AzureAssess is your go-to tool for taking the pulse of your Azure environment. Wondering how your Azure is doing? You’re not alone. With the continuous evolution of cloud services, it’s crucial to stay on top of your environment’s security and management.

While Azure offers tools like Defender for Cloud and Azure Policies, sometimes you need to take that initial step, prioritize, and commit to continuous improvement.

Clouds don’t wait for you to catch your breath. Change is constant, with new services and exploits emerging regularly.

In the quest to assess the state of Azure, I pondered a simple question: What matters to me today?

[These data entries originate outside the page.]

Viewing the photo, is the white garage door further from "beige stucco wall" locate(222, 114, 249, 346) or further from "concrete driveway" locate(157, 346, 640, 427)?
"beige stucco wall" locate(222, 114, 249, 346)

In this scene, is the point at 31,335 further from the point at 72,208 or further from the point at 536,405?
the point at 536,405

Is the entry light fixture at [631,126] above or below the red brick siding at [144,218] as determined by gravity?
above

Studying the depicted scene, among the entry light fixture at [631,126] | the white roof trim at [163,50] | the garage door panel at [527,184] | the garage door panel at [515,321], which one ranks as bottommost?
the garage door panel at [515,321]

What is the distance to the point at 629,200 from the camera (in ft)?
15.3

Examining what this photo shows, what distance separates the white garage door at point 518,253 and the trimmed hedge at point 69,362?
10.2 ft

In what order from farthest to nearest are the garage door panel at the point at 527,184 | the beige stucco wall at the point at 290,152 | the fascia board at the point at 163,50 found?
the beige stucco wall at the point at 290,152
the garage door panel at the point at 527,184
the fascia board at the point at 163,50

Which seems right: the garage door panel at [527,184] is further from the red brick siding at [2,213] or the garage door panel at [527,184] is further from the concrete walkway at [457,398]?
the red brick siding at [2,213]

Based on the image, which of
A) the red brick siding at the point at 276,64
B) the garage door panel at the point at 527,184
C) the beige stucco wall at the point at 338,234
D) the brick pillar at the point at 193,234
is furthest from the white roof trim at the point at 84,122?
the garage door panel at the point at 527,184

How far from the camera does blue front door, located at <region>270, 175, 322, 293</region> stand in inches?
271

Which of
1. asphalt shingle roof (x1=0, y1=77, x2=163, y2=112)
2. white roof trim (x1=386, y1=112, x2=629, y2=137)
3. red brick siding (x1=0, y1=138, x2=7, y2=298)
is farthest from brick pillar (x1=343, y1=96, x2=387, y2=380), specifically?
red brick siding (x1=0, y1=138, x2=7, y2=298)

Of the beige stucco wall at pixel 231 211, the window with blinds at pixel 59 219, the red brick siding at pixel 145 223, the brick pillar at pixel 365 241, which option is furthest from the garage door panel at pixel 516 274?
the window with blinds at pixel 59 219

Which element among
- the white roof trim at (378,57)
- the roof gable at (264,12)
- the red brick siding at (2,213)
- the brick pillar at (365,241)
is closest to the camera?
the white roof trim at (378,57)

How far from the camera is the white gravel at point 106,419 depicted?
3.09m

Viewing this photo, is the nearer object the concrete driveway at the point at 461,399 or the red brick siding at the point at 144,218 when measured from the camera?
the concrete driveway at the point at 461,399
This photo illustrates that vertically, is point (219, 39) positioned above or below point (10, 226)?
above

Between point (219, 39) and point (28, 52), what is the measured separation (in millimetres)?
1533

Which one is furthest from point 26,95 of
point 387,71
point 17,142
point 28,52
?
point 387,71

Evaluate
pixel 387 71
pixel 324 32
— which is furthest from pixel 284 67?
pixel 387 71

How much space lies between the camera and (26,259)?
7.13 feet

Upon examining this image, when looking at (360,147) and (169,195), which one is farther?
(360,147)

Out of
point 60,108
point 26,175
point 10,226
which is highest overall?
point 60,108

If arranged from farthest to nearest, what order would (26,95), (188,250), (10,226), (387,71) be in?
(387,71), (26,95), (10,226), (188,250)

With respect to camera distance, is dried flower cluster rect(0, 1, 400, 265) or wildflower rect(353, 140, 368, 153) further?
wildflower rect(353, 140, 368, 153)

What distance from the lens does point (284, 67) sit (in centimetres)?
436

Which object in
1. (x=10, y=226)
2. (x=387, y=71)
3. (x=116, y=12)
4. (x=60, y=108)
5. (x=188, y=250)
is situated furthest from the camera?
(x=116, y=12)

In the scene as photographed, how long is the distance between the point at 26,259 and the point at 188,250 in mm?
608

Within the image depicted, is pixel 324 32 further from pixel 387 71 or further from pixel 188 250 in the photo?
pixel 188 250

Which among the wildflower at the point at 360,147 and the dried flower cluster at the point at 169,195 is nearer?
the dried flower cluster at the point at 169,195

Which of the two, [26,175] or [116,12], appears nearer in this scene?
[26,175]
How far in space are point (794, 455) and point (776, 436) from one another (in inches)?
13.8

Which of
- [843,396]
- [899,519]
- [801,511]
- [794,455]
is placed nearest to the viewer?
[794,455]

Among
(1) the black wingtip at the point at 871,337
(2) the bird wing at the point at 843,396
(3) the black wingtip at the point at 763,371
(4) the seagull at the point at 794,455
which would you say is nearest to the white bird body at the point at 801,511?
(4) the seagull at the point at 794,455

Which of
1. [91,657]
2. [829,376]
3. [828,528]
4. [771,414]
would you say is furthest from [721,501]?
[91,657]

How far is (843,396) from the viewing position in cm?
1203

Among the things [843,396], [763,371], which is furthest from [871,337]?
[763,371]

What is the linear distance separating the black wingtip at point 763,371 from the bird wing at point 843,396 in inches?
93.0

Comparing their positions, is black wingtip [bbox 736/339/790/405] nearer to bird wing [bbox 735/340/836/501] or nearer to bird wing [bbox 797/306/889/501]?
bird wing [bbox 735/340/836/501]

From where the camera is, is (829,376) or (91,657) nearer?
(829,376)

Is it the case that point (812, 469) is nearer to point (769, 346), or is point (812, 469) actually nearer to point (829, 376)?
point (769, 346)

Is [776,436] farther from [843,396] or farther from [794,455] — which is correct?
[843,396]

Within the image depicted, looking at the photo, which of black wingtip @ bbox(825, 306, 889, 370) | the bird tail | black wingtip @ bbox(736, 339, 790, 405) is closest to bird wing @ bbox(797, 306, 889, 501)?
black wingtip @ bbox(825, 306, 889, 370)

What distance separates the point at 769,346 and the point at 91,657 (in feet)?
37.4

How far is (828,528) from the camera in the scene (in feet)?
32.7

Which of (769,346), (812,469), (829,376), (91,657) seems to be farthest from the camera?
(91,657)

Diving headfirst into Defender for Cloud or Azure Policies might seem overwhelming at first. Audit alerts and the need for secure configurations with meticulous change control can add complexity.

Sure, there are tools like azqr and PSRules Azure for auditing your Azure environment, but I craved a more personalized touch.

So, where did I begin? With one of my favorite scripting languages — PowerShell!

Introducing the AzureAssess module! This script provides a sneak peek into your resources’ network status, Defender for Cloud coverage, and role assignments. It covers just a handful of key resources for now, but trust me, it’s a work in progress!

Don’t hesitate to join the conversation and contribute via a PR or open an issue—we’re all in this Azure assessment journey together! 🚀

How to do an assessment

# install the powershell module
PS> Install-Module -Name AzureAssess
# connect to Azure - leverages Connect-AzAccount
PS> Connect-AzureAssess
# Collect information about management groups
PS> Get-AzureAssessResources -ManagementGroupNames <management groups>
# *Or* collect information about a subscription
PS> Get-AzureAssessResources -SubscriptionId <subscription id>
# *Or* collect information about a resource group
PS> Get-AzureAssessResources -SubscriptionId <subscription id> -ResourceGroupName <resource group name>
# Get information about role assignments
PS> Resolve-AzureAssessPrivilegedIdentities

This will generate a bunch of CSVs about Azure :) Feel free to look into those.

They can then be injected in the Power BI template mentioned earlier (and screenshotted) so you can look through the data!